Protecting Content Usage: The New York Times Implements Measures to Safeguard Against AI Model Training

By Aya Mohammed On Aug 14, 2023

A new report, published by Adweek today, Monday, indicates that The New York Times has taken precautionary measures to prevent the use of its content in training artificial intelligence models.

According to the report, the newspaper updated its terms of service on August 3rd to prohibit the use of its content, including texts, photographs, graphics, audio and visual clips, “shape and appearance,” descriptive data, and compilations, in the development of “any software, including, but not limited to, machine learning training or artificial intelligence systems.”

The updated terms also now specify that automated tools, such as web crawling programs designed to access or collect this content, cannot be used without written permission from the publisher.

The New York Times states that failure to comply with these new restrictions may result in unspecified fines or penalties.

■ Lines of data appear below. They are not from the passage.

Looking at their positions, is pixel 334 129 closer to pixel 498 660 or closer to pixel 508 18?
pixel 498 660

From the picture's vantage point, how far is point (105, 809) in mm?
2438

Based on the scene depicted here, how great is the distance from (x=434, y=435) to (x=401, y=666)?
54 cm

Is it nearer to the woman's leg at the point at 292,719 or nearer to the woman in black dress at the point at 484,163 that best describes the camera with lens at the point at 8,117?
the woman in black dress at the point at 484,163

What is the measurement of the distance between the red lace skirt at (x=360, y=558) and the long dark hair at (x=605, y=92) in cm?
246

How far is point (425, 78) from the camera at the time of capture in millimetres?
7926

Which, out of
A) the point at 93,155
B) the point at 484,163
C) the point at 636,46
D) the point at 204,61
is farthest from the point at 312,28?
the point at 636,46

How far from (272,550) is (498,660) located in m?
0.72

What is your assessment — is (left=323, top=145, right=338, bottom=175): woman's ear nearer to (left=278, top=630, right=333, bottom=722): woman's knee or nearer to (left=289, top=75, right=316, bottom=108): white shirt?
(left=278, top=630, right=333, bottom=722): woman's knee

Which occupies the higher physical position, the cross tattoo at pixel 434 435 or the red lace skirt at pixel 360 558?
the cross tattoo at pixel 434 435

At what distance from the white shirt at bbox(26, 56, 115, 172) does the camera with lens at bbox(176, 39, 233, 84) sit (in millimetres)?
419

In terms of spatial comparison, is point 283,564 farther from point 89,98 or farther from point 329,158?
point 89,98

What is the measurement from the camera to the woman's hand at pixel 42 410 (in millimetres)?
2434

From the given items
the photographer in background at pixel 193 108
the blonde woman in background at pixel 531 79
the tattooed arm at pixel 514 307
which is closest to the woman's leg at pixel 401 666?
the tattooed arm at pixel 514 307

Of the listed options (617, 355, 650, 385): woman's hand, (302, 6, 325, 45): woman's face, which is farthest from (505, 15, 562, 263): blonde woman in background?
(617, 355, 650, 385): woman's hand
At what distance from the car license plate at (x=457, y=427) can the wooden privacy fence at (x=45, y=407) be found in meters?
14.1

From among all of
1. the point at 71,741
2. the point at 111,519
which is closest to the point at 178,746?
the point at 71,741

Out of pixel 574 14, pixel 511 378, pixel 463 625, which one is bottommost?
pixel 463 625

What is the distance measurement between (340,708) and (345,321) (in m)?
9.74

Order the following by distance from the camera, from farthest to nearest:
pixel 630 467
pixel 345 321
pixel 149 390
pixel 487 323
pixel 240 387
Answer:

Despite introducing these new rules, the newspaper does not seem to have made any changes to its robots.txt file, which informs search engine crawlers about accessible URL addresses, this move might be a response to Google’s recent privacy policy update, revealing that the search giant could gather public web data for training various artificial intelligence services, such as Bard.

Many large language models that popular AI services rely on, like OpenAI’s ChatGPT, are trained on extensive datasets that may contain copyrighted or otherwise protected materials taken from the web without the original creators’ permission.

However, The New York Times also entered a $100 million deal with Google in February, allowing the search giant to display the newspaper’s content across some of its platforms for the next three years.

The newspaper mentioned that both companies will collaborate on content distribution tools, subscriptions, marketing, advertising, and “experimentation,” thus, changes to The New York Times’ terms of service could potentially affect other companies like OpenAI or Microsoft.

Recently, Microsoft also introduced new restrictions in its terms and conditions, prohibiting individuals from using their AI products “to create, train, or improve (directly or indirectly) other AI services,” along with banning users from extracting data from their AI tools.

Earlier this month, several news organizations, including The Associated Press and the European Publishers Council, signed an open letter urging global legislators to introduce rules that require transparency in training dataset collections and obtain rights holders’ approval before using data for training purposes.